Don Quijote de la Mancha murió minutos antes que Alonso Quijano -éste era el nombre real del personaje de Cervantes antes de nombrarse caballero andante-. Volvió a recuperar la lucidez y abominó de los libros de caballerías. Recibió los últimos sacramentos -que Dios nos concede por medio de la Iglesia para fortalecer y purificar el alma en los últimos momentos de nuestra vida-. Quiso que figurase este epitafio en su sepultura: Yace aquí el hidalgo fuerte/que a tanto extremo llegó/de valiente, que se advierte/que la muerte no triunfó/de su vida con su muerte.
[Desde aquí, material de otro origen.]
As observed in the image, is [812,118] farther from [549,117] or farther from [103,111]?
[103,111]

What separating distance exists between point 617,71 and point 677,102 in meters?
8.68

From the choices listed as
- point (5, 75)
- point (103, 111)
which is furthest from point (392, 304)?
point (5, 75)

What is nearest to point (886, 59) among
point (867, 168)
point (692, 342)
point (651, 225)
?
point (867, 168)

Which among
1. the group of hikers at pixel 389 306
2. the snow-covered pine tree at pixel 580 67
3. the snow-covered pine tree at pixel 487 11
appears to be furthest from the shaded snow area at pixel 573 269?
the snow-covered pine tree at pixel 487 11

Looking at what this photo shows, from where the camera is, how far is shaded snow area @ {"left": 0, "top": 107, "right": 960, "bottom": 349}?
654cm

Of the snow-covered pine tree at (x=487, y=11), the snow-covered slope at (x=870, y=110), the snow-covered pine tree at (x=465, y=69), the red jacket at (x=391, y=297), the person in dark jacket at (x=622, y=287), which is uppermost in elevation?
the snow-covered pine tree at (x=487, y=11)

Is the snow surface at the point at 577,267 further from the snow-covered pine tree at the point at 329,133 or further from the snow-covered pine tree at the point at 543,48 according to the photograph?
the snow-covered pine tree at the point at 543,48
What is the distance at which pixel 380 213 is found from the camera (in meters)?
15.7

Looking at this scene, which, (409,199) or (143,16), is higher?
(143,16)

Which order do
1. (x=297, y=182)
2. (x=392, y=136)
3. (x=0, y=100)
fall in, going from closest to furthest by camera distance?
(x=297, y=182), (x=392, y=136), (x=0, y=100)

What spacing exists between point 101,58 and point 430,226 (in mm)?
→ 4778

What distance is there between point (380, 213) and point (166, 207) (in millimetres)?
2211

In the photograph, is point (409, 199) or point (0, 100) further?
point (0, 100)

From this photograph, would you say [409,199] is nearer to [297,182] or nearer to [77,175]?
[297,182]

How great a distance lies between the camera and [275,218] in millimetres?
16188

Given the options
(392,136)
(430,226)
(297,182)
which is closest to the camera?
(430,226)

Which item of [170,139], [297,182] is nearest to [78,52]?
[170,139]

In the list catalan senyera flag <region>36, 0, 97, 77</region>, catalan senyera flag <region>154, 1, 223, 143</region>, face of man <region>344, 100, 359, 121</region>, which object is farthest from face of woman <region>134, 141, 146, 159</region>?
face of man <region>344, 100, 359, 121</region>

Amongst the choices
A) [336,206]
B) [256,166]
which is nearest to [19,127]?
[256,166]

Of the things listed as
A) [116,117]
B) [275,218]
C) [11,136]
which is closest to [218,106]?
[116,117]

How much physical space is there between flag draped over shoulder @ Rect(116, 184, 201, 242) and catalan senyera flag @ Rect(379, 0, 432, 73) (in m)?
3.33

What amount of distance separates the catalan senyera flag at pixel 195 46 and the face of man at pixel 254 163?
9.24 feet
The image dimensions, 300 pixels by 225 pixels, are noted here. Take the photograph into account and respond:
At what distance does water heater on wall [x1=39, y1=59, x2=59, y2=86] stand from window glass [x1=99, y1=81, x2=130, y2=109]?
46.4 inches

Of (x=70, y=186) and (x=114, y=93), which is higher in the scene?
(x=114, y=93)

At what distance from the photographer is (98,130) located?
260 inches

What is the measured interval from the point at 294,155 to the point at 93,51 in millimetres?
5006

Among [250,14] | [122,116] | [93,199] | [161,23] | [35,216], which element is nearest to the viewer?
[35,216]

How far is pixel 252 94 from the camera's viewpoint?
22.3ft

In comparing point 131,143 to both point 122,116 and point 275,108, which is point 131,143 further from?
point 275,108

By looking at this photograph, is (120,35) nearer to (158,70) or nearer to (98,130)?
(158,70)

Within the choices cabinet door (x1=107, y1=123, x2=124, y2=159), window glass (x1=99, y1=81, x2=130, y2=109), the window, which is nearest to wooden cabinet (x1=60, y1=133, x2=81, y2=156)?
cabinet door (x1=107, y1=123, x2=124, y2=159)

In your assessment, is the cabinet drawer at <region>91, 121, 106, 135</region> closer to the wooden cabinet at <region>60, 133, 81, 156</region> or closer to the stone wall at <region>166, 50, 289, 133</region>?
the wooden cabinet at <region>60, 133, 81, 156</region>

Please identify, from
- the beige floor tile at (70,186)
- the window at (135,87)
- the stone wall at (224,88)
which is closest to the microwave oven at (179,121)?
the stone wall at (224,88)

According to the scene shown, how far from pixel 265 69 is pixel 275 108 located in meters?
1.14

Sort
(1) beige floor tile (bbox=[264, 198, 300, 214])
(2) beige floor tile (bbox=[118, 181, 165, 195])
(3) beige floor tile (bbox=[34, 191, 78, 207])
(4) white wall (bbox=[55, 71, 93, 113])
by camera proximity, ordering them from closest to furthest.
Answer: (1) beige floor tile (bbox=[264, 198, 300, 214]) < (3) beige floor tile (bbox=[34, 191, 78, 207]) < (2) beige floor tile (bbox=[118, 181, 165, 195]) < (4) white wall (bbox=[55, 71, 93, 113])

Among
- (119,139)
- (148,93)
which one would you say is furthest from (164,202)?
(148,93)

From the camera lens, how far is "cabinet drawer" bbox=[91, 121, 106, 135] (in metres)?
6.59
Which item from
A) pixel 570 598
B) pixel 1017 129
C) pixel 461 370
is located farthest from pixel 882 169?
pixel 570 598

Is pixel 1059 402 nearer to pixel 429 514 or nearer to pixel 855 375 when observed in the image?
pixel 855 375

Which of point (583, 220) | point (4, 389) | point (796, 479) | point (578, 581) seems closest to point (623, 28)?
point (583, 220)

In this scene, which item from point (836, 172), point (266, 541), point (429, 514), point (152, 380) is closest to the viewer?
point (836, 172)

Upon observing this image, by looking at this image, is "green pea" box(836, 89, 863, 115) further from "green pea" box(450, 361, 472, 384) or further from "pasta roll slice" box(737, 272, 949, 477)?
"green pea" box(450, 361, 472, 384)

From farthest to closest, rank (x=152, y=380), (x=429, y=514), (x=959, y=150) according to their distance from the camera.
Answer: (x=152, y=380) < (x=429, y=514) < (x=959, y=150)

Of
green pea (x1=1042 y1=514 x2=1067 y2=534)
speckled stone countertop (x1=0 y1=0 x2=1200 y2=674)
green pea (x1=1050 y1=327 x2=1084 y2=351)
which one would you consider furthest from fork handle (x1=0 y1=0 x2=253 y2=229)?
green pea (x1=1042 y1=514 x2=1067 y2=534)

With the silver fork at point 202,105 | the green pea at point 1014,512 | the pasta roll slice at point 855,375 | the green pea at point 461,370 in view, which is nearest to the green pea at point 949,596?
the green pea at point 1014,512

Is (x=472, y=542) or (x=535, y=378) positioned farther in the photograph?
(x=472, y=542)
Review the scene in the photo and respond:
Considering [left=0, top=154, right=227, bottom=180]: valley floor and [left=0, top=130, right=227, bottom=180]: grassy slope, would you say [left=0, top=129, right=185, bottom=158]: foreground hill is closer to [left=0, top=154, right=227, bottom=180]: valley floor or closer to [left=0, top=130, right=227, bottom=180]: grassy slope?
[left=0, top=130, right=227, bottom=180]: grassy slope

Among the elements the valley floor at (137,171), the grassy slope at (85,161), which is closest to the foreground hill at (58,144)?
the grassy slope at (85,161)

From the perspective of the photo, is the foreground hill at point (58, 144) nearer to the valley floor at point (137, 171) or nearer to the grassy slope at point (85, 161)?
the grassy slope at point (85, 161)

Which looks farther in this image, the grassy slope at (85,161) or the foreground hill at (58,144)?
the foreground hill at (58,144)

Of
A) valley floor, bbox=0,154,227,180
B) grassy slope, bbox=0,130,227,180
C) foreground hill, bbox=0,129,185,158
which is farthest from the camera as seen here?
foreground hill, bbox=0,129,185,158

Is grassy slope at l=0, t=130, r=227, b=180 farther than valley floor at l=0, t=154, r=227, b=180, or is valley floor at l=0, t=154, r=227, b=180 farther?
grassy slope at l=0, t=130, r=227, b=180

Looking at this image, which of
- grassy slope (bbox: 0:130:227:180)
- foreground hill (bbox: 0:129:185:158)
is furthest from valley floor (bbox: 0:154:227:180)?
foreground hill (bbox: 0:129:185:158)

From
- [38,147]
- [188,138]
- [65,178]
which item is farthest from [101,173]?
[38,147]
Sin embargo, te recomiendo no ser cuerdo hasta las últimas consecuencias, disfrutar de una locura que es una chifladura que engancha: la de vivir y sentirte hijo de Dios. Haz la prueba. Es para volverse locos (de amor). Benedicto XVI lo explicó nítidamente a los jóvenes en agosto, en el Aeródromo de Cuatro Vientos en la pasada JMJ: “La Iglesia no vive de sí misma, sino del Señor. El está presente en medio de ella, y le da vida, alimento y fortaleza”. Y advertía sobre las tendencias desorientadas: “No se puede seguir a Jesús en solitario. Quien cede a la tentación de ir “por su cuenta” o de vivir la fe según la mentalidad individualista, que predomina en la sociedad, corre el riesgo de no encontrar nunca a Jesucristo, o de acabar siguiendo una imagen falsa de Él”.